Bankalar 1955 yılında bir araya gelerek imzaladıkları bir protokolle, altının ikramiyeler arasından çıkarılmasına karar verdiler. 1954 yılında kurulan Banka Kredilerini Tan­zim Komitesi, 1 Ocak 1955'te bankaların düzenleyecekleri ikramiye çeki­lişlerinde, her bankanın ancak 250 bin lira tutarında ikramiye verebileceğini ve ancak yılda 6 çekiliş gerçekleştirebileceğini be­lirledi. 

1952 tarihli bir ilandan detay: Ankara kökenli Muha Bank (Türkiye Eski Muharipler Bankası), her 150 liraya her ay için bir çekiliş numarası daha verdiğini bildiriyor.

60'lardaki Yükseliş

1958 yılında yürürlüğe giren Bankacılık Kanunu, bankaların yalnızca tasarruf sahiplerine ku­ra ile ikramiye dağıtabileceğini hükme bağladı. Bu kurallara uymayan bankalara, para cezası uygulaması getirildi.

1950'lerin sonun­da sektörün yaşadığı sorunların ardından, 1960'larda tasarruf teşvik ikramiyeleri uygulaması, yeniden önem kazandı. 1964'e kadar bankalar ge­nel ikramiye toplamı­nın yarısını gayrimen­kul olarak dağıtabili­yorlardı. 1964-1971 arasında bu oran yüz­de 45'e geriledi. 1971de 25 olan bu ' oran, 1972'de yüzde 20 oldu. 1973'te ise gayrimenkul ikrami­yeleri kaldırıldı.

 

İkramiye çekilişlerine sınırlandırmalar geliyor

1958'den 1971'e kadar, ik­ramiye çekilişlerinin sınırlarını Banka Kredilerini Tanzim Ko­mitesi belirledi. 1971'de 1211 sayılı Merkez Bankası Kanunu ile bu görev Merkez Bankası'na verildi. 1972 yılında bankaların dağıtacakları ikramiyelerin en az yüzde 10'unun, devlet tahvili ve­ya borsada kote edilmiş tahvil ve hisse senedi olması şartı getirildi. 1974'te ikramiyenin en az yüzde 10'unun devlet tahvili olması şarta bağlandı. 1975 yılında yıl­başı ikramiyeleri 5 çeşitle sınır­landırıldı. 1976 yılında ise tüm ikramiye ve yılbaşı çekilişlerinin kaldırıldığı duyuruldu.

 

Çekilişler sosyal hayatın renkli bir parçası olmuştu

Böylece bir dönem ülkede ta­sarruf alışkanlık ve terbiyesini geliştirmek için kullanılan bu uygulama, bankacılık sektörüne getirdiği maliyetlerden ve ortaya çıkardığı diğer sorunlardan do­layı terk edildi.

Bankaların ikramiye ve yıl­başı çekilişleri, zorunlu neden­lerden dolayı kaldırıldı; ama böylece, gündelik yaşamımızda­ki ilginç renklerden biri de eksil­miş oldu.

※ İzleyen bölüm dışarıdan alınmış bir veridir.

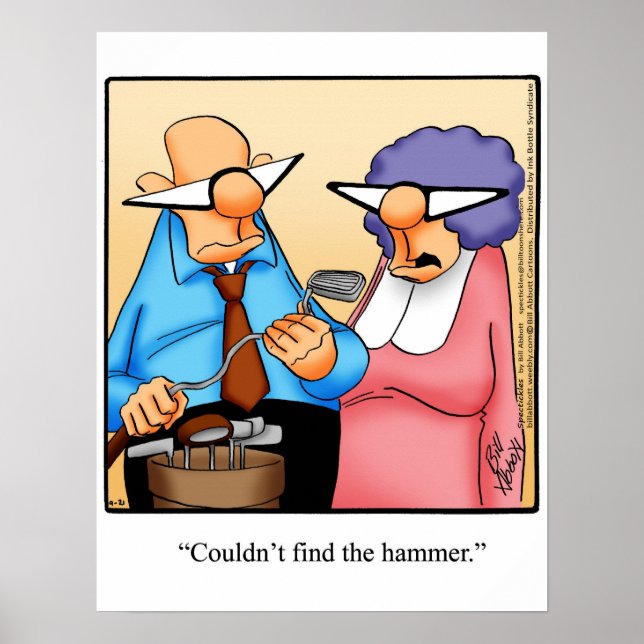 Funny Golf Humor Poster (Front)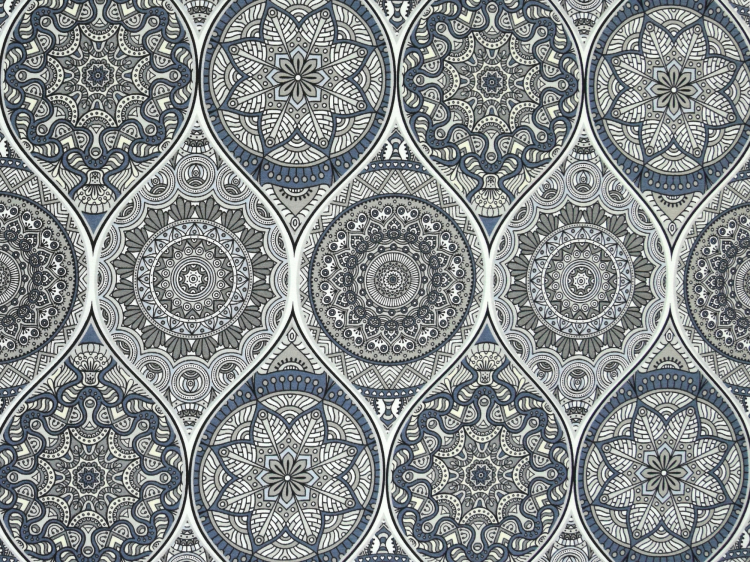 Dekostoff 140cm multicolor Zeit-Uhren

Dönemin basınına yansıyan haber ve fotoğrafların­da, bu uygulamaların, o yıllar­daki oldukça 'soluk' sosyal ya­şantımızın nasıl da renkli bir parçası olduğunu görmek müm­kündür. Örneğin, Spor ve Sergi Sarayı'nda sunuculuğunu Orhan Boran'ın yaptığı, radyodan da canlı olarak yayımlanan çekiliş programları, 60'lı yılların belli başlı eğlencelerinden birisiydi!

 

 

Yıl 1960:

31 Ocak Pazar günü, Spor ve Sergi Sarayı'nda dört binden fazla 'müşterisi huzurunda' Yapı Kredi Bankası, 'apartman dairesi' çekilişlerini yaptırıyor: 20 kişi birer apartman dairesi, bir kişi 100 bin lira, 2 kişi 50'şer bin lira kazanacaklar.